In September 1935 sweeping changes were introduced in the Red Army. The militias were greatly restricted. This weakened the direct ties between the army and the populace. The arsenals formerly in each factory were taken over by the GPU. Another terrible blow was dealt to the principles of October by the restoration of a privileged officers’ caste. All these measures were political steps taken by Stalin to tie the army more firmly to his regime.

But while he thus weakened the defensive power of the USSR, Stalin did not attain his goal. His hold on the army could not be guaranteed by “reforms.” He therefore resorted to the blood purge which struck deeply and savagely at the entire Red Command.

In the space of a single year – May 1937 to May 1938 – the Red Army was stripped almost to a man of all those commanders who had been recruited in the period of the Civil War. Purged too were those Civil War fighters who had risen from the ranks in the course of the next 15 years. The flower of the Red Army command was either shot or imprisoned as “enemies of the people” in the period of the infamous Moscow Frameups.

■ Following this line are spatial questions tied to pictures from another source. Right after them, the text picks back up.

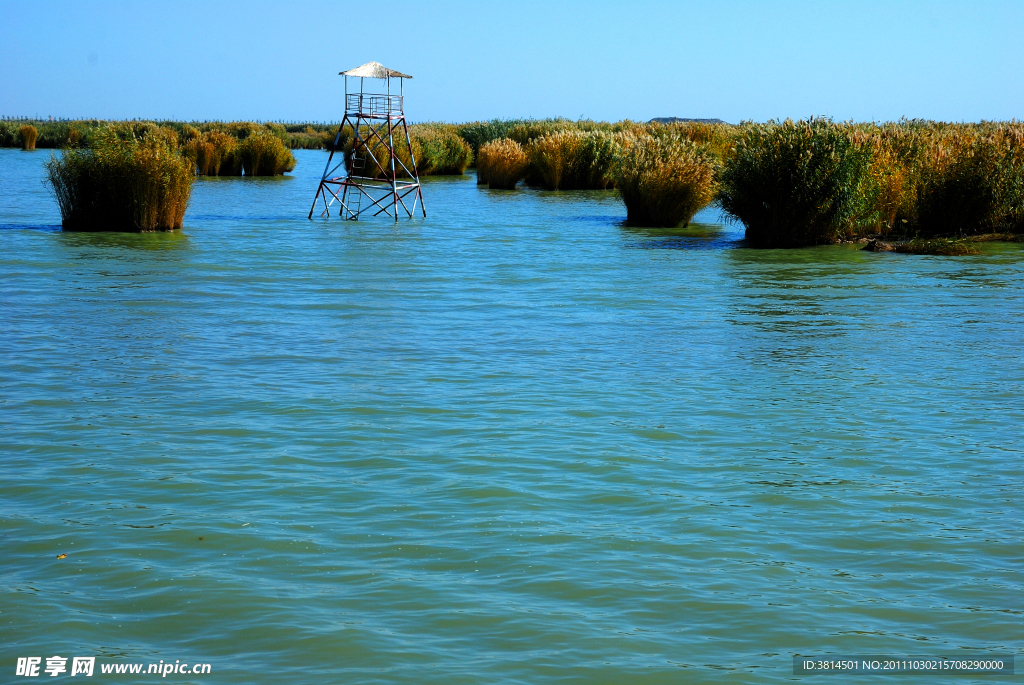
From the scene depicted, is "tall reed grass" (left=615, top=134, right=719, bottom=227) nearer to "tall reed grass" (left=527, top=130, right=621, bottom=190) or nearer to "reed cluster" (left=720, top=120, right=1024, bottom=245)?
"reed cluster" (left=720, top=120, right=1024, bottom=245)

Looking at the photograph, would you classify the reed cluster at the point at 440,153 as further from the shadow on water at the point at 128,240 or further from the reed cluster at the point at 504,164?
the shadow on water at the point at 128,240

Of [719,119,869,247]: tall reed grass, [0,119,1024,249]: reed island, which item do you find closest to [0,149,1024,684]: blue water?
[719,119,869,247]: tall reed grass

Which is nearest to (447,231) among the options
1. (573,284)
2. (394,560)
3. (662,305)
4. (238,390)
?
(573,284)

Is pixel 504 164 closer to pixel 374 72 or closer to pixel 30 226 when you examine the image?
pixel 374 72

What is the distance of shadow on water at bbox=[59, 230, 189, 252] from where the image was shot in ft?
68.6

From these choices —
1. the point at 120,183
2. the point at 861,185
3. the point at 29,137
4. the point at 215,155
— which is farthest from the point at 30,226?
the point at 29,137

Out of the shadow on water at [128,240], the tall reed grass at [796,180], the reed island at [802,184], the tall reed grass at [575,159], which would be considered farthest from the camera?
the tall reed grass at [575,159]

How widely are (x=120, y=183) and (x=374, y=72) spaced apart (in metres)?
7.42

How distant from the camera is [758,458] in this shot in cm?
763

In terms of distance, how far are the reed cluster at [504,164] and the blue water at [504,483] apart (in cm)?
2800

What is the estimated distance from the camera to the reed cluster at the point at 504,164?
141 feet

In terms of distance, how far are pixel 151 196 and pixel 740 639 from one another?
21009 mm

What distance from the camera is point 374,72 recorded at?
26719 millimetres

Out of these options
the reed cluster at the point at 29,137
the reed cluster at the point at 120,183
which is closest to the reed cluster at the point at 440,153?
the reed cluster at the point at 120,183
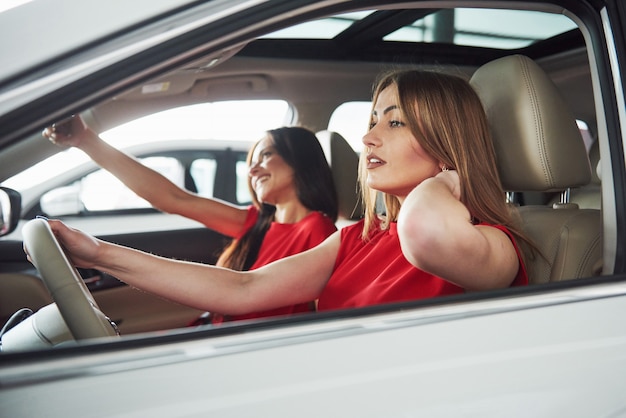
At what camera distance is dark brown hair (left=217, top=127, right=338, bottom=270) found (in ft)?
8.58

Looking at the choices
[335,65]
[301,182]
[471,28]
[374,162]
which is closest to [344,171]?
[301,182]

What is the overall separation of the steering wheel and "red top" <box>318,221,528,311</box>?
65cm

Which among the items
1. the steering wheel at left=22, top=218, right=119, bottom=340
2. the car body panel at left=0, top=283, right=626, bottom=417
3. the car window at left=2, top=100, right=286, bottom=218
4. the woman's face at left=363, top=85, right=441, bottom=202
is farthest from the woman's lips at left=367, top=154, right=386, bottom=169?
the car window at left=2, top=100, right=286, bottom=218

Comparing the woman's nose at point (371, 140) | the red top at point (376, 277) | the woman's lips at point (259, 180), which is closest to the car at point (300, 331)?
the red top at point (376, 277)

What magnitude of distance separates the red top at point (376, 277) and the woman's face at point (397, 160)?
6.0 inches

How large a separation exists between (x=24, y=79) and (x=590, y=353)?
91cm

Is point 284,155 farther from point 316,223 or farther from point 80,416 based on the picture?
point 80,416

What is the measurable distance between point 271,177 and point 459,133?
1187 millimetres

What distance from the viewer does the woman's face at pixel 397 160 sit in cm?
160

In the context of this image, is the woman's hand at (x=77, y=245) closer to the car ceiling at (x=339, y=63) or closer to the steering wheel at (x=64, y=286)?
the steering wheel at (x=64, y=286)

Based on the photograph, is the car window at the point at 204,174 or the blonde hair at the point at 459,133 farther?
the car window at the point at 204,174

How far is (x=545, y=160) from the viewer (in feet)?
4.97

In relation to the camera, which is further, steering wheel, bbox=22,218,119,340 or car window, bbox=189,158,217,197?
car window, bbox=189,158,217,197

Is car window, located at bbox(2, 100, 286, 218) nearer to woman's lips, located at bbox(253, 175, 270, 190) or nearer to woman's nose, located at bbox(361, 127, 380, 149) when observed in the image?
woman's lips, located at bbox(253, 175, 270, 190)
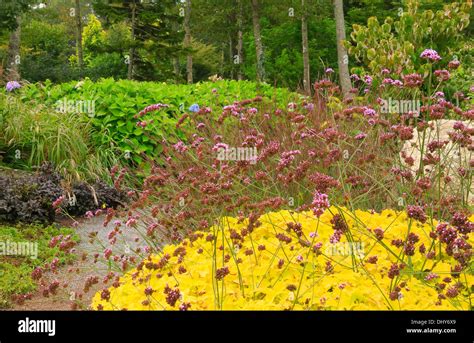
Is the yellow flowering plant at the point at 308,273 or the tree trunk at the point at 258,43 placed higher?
the tree trunk at the point at 258,43

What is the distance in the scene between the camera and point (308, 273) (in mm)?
3314

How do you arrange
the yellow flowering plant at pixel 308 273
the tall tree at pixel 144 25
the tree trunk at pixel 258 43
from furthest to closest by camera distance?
the tree trunk at pixel 258 43, the tall tree at pixel 144 25, the yellow flowering plant at pixel 308 273

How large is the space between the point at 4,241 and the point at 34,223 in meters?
0.81

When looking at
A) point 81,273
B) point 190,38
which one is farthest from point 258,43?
point 81,273

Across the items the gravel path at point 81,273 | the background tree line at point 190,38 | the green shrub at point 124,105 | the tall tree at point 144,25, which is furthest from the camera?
the background tree line at point 190,38

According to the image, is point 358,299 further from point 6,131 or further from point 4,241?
point 6,131

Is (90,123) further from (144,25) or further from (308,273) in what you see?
(144,25)

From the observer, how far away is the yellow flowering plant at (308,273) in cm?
303

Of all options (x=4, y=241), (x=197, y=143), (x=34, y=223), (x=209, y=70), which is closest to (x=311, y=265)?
(x=197, y=143)

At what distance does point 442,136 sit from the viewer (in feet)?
23.6

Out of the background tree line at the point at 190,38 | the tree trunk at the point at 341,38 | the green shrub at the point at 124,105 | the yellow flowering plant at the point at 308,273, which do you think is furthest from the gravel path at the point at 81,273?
the tree trunk at the point at 341,38

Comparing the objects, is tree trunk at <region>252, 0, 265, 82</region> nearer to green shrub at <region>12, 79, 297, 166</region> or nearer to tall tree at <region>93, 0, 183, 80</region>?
tall tree at <region>93, 0, 183, 80</region>

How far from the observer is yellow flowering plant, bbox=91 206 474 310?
303 cm

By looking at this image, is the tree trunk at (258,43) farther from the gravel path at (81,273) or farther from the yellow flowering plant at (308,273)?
the yellow flowering plant at (308,273)
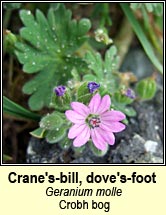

No other army in history ever suffered such a blow, and on the very eve of the involvement of the USSR in a major war.

The work of the Red Army in all spheres from 1925 to 1937 had been under the direction of those generals who were members of Trotsky’s original commanding staff. Tukhachevsky, Gamarnik, Yakir, Uborevich, Bluecher, Primakov (the outstanding Red Cavalry commander), Eidemann (head of the Ossoaviakhim) and others had continued, even under Stalin, to build the Red Army on the foundations laid down by Lenin and Trotsky. These men had modernized and mechanized the Red Army. They planned and constructed the fortifications in the West (the so-called Stalin line) and similar fortifications in Siberia. They drafted the mobilization plans. They prepared the strategic plans for meeting future attacks.
 

The Revolutionary Task of the Red Army

In place of these men Stalin has appointed people without revolutionary experience, without military knowledge, without prestige among the troops, and without any moral capital. These creatures owe everything to Stalin. They have no choice or desire other than to follow him. Stalin crowned his purges by abolishing the “Socialist Oath” of the Red Army, instituting new disciplinary statutes in the spirit of bourgeois armies, and elevating still another officers’ caste from corporals to Marshals, with himself as Commander-in-chief.

The war brings to its greatest intensity the contradiction between Stalin’s regime and the needs of the army which is being suffocated by his stranglehold. Every hour of struggle reveals more and more clearly the criminal inadequacy and inefficiency of Stalin and his henchmen. Thousands of Red soldiers and officers, together with other thousands of workers and peasants – specially those who have arms again – are growing ever more aware of the terrible price in terms of territory, industrial and natural resources, military equipment and manpower which the Soviet Union is now paying for the continuation of the Stalinist “leadership.”

The traditions of the Civil War are reviving. The struggle against the enemy, the entire war-time experience, imbues the Red Army with the assurance that with a qualified and revolutionary leadership, corresponding to the class nature of the war, the struggle against the Nazis could be transformed literally overnight from the defensive to an offensive. The very logic of the struggle now poses in the sharpest form to the Red Army the need of ridding the country of the bureaucratic incubus. Stalinism can lead the Red Army in the end only into the same blind alley in which it has itself arrived. The Red Army must solve this life-and-death question in order to wage a victorious revolutionary war.